◆ 本文抜粋
──────

下岡:(笑)それすごいですね。デカい質問。俺はなんか、もう少し自由でいたいと思うんですよ。いつも。なんか、絡め取られたくないっていうか。

法律に?

下岡:法律は、幸せに暮らすためには俺はある程度ルールは必要だと思うけど、そのルール自体がひとを見ていてほしいというか。ひとを向いていてほしい。

システムのためのルールではなくて、ひとのためのルールになってほしい?

下岡:なってほしいし、さっきの話したプレイグランドをもう少し離れて自由にやりたいと思ってる。自分の思うように。

何から一番自由になりたい? せめて大麻くらい合法にしてくれという自由であるとか。

下岡:(笑)。

真剣に医療に使ってる国だってあるわけだから。

下岡:はい、はい。

──────

◆ データ抜粋
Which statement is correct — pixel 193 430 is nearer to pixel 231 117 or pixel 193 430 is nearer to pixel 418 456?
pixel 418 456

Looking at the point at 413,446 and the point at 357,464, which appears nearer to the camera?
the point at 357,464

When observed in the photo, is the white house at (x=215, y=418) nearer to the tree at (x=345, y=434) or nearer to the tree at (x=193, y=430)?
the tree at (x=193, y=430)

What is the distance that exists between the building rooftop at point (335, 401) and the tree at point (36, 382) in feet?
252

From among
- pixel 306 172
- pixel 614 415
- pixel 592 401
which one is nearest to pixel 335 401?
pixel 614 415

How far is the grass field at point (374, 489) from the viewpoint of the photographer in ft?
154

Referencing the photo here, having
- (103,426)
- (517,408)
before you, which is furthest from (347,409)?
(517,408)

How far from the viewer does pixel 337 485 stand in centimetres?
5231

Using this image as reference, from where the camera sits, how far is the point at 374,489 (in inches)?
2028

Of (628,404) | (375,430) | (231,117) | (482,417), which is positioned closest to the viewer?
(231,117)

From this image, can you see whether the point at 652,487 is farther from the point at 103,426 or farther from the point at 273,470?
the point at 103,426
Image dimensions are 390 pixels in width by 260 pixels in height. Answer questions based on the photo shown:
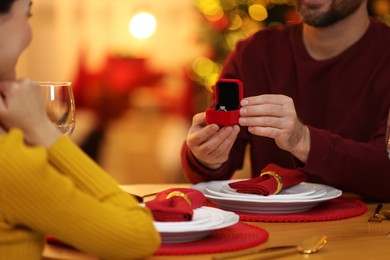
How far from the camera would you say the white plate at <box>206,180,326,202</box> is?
1693 mm

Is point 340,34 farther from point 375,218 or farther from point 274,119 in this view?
point 375,218

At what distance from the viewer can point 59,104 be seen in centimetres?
168

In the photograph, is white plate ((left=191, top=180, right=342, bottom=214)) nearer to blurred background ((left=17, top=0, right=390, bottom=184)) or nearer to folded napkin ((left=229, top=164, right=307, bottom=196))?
folded napkin ((left=229, top=164, right=307, bottom=196))

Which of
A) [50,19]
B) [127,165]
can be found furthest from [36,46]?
[127,165]

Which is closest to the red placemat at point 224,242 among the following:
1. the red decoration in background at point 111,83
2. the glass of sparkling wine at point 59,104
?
the glass of sparkling wine at point 59,104

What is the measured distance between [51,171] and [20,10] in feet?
0.89

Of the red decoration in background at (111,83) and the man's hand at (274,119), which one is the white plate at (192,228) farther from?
the red decoration in background at (111,83)

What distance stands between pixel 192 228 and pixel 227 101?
0.49 metres

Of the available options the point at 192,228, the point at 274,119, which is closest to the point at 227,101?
the point at 274,119

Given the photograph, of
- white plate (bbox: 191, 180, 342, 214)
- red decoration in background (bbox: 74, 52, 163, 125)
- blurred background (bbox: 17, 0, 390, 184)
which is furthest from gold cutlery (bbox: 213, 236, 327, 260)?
red decoration in background (bbox: 74, 52, 163, 125)

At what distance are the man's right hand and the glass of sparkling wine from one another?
1.12 ft

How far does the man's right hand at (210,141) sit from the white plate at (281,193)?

──────

◆ 作業指示
- 1) インタビューの中で、下岡はルールがどうあってほしいと話していますか。
- 2) インタビューの最後の発言の後から、やり取りを書き継いでください。

◆ 解答
- 1) ルール自体がひとを見ていて、ひとを向いていてほしいと話しています。

- 2)
あるいは、フェミニズム的な自由であったりとか、同性愛的な自由であったりとか。環境問題的なことだったり。下岡くんが一番気にするところの自由っていうのを教えてほしいなと。

下岡:なんだろう、言うこときかされないっていうか。もう少しきっと明確に言えることがありそうなんだけど。たとえば話戻っちゃうけど、原発反対ってなったときに俺みたいに「反対だから反対だ」って言おうと思うひともいれば、「反対だけど、わたしも使ってる立場だから反対って言えない」みたいなひともいる。そういうのから自由になりたいっていうか。

(笑)それは何からの自由だろうね。

下岡:そういうのが無数に絡みまくって俺たち生きてて、べつにそれでやっていけはするけど、何だろう、あの共犯意識みたいなもので誰も何も言えなくなる感じが。

それは真面目さと言うよりも、誤謬だよね。

下岡:いやいや、それ思ったら言えよっていうところあるじゃないですか。でもその共犯意識も、何も言えなくなるためにあるじゃないかって気も考えようによっちゃするし。あの感じがイヤですね。

集団や規律みたいなものを優先してしまうというか。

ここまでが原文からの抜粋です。